A partir del 2016, el jeque Tamim Bin Hamad Al Thani es la máxima autoridad, de forma que posee el poder ejecutivo y el legislativo. Según datos de la ONU, el emirato tiene una población de 2.799.000 habitantes, pero sólo unos 560.000 son ciudadanos cataríes. ¡O sea, la población nativa sólo conforma el 20 % de los habitantes!  El otro 80%, en su gran mayoría, lo completan obreros expatriados, provenientes de otros países que vienen a trabajar y vivir en el emirato.   

Tan pronto se les concedió la sede, Catar inició un plan de  construcción de la infraestructura necesaria: autopistas, aeropuerto, sistema de metro, estadios…Todo construido con mano de obra extranjera y barata. Diferentes organismos internacionales alertaron sobre el tratamiento infrahumano que se les daba a los trabajadores inmigrantes.
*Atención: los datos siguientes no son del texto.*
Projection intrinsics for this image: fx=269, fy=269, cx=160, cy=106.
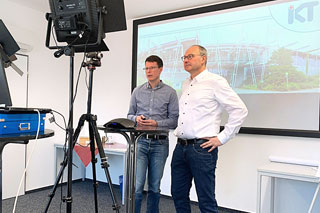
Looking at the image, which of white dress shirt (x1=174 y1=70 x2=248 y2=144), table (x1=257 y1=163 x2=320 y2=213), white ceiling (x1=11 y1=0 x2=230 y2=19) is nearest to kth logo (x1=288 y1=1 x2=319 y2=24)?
white ceiling (x1=11 y1=0 x2=230 y2=19)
Se estima que miles perdieron la vida en las diferentes construcciones desde el 2010. La prensa británica ha calculado que son más de 4.000 los fallecidos.   

Catar no tiene gran tradición futbolística, pero ha demostrado su poder económico en el fútbol.  Famosos equipos europeos llevan en sus camisetas el emblema de “Qatar Airways”, y en el 2011, el Emir de Catar compró al Paris Saint-Germain, el equipo de fútbol insignia de la capital francesa.
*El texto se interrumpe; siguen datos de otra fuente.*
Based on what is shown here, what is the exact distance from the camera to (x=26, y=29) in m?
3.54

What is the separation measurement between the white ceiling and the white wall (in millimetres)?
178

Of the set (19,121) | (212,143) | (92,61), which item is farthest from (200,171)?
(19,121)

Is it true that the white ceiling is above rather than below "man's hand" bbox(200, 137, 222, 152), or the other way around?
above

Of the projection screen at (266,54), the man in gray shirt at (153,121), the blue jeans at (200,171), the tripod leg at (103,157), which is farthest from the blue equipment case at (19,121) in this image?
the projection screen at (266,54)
Algunos de los ochos estadios construidos, son toda una joya arquitectónica, y el juego ha de estar demasiado interesante para que el aficionado no se distraiga admirando los extravagantes detalles de las obras.     
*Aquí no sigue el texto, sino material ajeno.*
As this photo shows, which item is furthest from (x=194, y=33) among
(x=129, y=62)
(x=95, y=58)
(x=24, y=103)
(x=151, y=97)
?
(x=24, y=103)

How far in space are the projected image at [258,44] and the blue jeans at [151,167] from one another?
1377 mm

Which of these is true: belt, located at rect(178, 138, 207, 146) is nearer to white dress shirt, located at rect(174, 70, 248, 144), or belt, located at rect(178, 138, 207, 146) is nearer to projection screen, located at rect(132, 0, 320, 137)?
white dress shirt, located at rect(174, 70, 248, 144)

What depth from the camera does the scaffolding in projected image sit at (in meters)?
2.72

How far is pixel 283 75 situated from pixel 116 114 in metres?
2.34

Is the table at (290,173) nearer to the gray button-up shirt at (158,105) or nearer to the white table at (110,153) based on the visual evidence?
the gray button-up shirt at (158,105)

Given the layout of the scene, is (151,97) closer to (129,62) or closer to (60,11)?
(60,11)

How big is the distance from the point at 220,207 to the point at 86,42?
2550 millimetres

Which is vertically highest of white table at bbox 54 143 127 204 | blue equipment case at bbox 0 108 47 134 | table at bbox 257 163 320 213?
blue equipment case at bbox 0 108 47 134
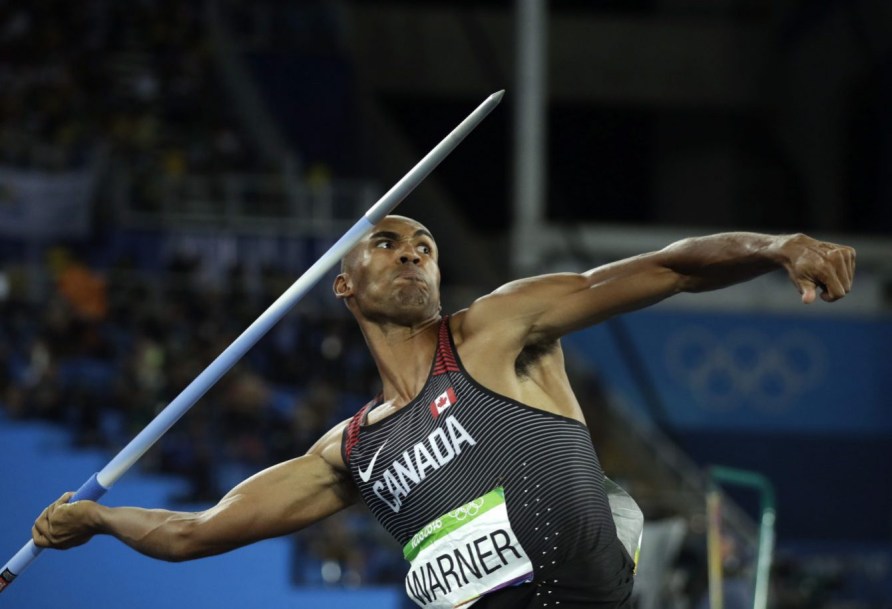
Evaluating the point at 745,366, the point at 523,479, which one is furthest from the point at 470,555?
the point at 745,366

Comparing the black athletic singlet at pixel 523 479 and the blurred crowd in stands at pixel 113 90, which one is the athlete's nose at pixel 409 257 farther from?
the blurred crowd in stands at pixel 113 90

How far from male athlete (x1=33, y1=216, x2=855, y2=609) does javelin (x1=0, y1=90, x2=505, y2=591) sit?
223 mm

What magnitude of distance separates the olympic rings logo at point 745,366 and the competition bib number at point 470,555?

Por razones históricas, religiosas y culturales, existen muchas prohibiciones en Catar, y todavía es un dilema, si las autoridades cataries serán estrictas o flexibles en hacerlas cumplir durante el mundial. ¿Serán los aficionados capaces de acatar tantas normas y restricciones?     Las hinchas brasileñas, que les encanta derrochar físico en los estadios, deberán resignarse a que no podrán llevar blusas que le dejen los brazos descubiertos. Si usan shorts o faldas, éstas deben cubrirles por debajo de las rodillas. Están prohibidos los jeans, las licras y toda prenda ceñida al cuerpo. No se pueden dar muestras de afecto en las vías públicas, nada de besos y abrazos ¡así sean parejas maritales! La homosexualidad es ilegal, por lo tanto, las  banderas arcoíris de los LGTBI, no podrán exhibirse.     

No están permitidas las griterías ni las manifestaciones eufóricas en las calles; veremos si eso será suficiente para acabar con el mal comportamiento de los hooligans. Es ilegal el consumo de alcohol en la vía pública, y todavía se utiliza la flagelación como castigo a quien infrinja la ley. Los bares que expenden licor sólo operan en hoteles, restaurantes y clubes privados. El costo de la cerveza  se estima que oscile entre ¡15 y 20 dólares la jarra!   

Catar es algo más “liberal” que otros países musulmanes del mundo árabe. La mujer usa el velo, la burka o el niqab, como una identidad de su país, aunque no está obligada a hacerlo. Tiene derecho al voto y se le permite conducir automóvil. Sin embargo, aún existen leyes de custodia que mantienen a las mujeres sometidas a la supervisión de un varón: sea el padre, un hermano o el marido. Las mujeres divorciadas continúan sin poder ejercer la tutela de sus hijos.  El estado actual de los derechos humanos, sigue siendo preocupante.      Surge entonces la pregunta: ¿cómo fue que la FIFA, que desde hace tiempo ha venido dando mensajes de inclusión, de rechazo a la homofobia, luchando contra el racismo, por los derechos humanos y el maltrato a la mujer; le haya otorgado la sede a un país como Catar?
La conciencia de cada uno de los miembros del Comité Ejecutivo de la FIFA que dieron su voto, debe tener una verdadera justificación.